Subclinical dermal involvement is detectable by high frequency ultrasound even in patients with limited cutaneous systemic sclerosis

• Published in: Arthritis research & therapy Vol. 19; no. 1; p. 61
• Main Authors: Sulli, A., Ruaro, B., Smith, V., Paolino, S., Pizzorni, C., Pesce, G., Cutolo, M.
• Format: Journal Article
• Language: English
• Published: London BioMed Central 20.03.2017
• Subjects: Abdomen; Abdomen - diagnostic imaging; Age; Aged; Arm - diagnostic imaging; Arthritis; Edema; Family medical history; Female; Fingers - diagnostic imaging; Gene expression; Hand - diagnostic imaging; Health risk assessment; Humans; Immunoglobulins; Male; Medicine; Medicine & Public Health; Middle Aged; Orthopedics; Patients; Reproducibility of Results; Research Article; Rheumatology; RNA polymerase; Scleroderma; Scleroderma, Limited - diagnostic imaging; Scleroderma, Systemic - diagnostic imaging; Severity of Illness Index; Skin; Skin - diagnostic imaging; Skin - pathology; Thorax - diagnostic imaging; Ultrasonography - methods; Rodnan skin score; Nailfold videocapillaroscopy; Dermal thickness; High-frequency ultrasound; Systemic sclerosis
• ISSN: 1478-6362; 1478-6354; 1478-6362
• DOI: 10.1186/s13075-017-1270-8

Background The aim of the study was to detect by skin high-frequency ultrasound (US) possible subclinical skin involvement in patients affected by limited cutaneous systemic sclerosis (lcSSc), in those skin areas apparently not affected by the disease on the basis of a normal modified Rodnan skin score (mRSS).

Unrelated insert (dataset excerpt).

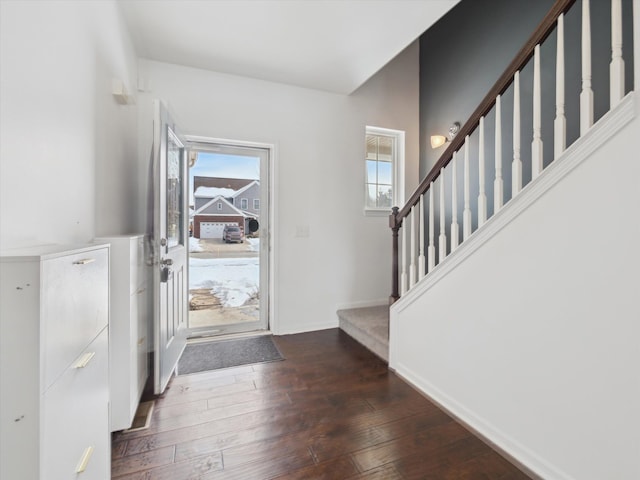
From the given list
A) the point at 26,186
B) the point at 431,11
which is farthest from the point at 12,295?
the point at 431,11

Differences in dermal thickness (DT) in comparison with healthy subjects were investigated. Methods Fifty patients with lcSSc (age 62 ± 13 years (mean ± SD), disease duration 5 ± 5 years) and 50 sex-matched and age-matched healthy subjects (age 62 ± 11 years) were enrolled. DT was evaluated by both mRSS and US at the usual 17 skin areas (zygoma, fingers, dorsum of the hands, forearms, upper arms, chest, abdomen, thighs, lower legs and feet). Non-parametric tests were used for the statistical analysis. Results Subclinical dermal involvement was detected by US even in the skin areas in patients with lcSSc, who had a normal local mRSS. In addition, statistically significantly higher mean DT was found in almost all skin areas, when compared to healthy subjects ( p  < 0.0001 for all areas). In particular, DT was significantly greater in patients with lcSSc than in healthy subjects in four out of six skin areas with a normal mRSS (score = 0) (upper arm, chest and abdomen), despite the clinical classification of lcSSc. Conclusions This study strongly suggests that subclinical dermal involvement may be detectable by US even in skin areas with a normal mRSS in patients classified as having lcSSc. This should be taken into account during SSc subset classification in clinical studies/trials.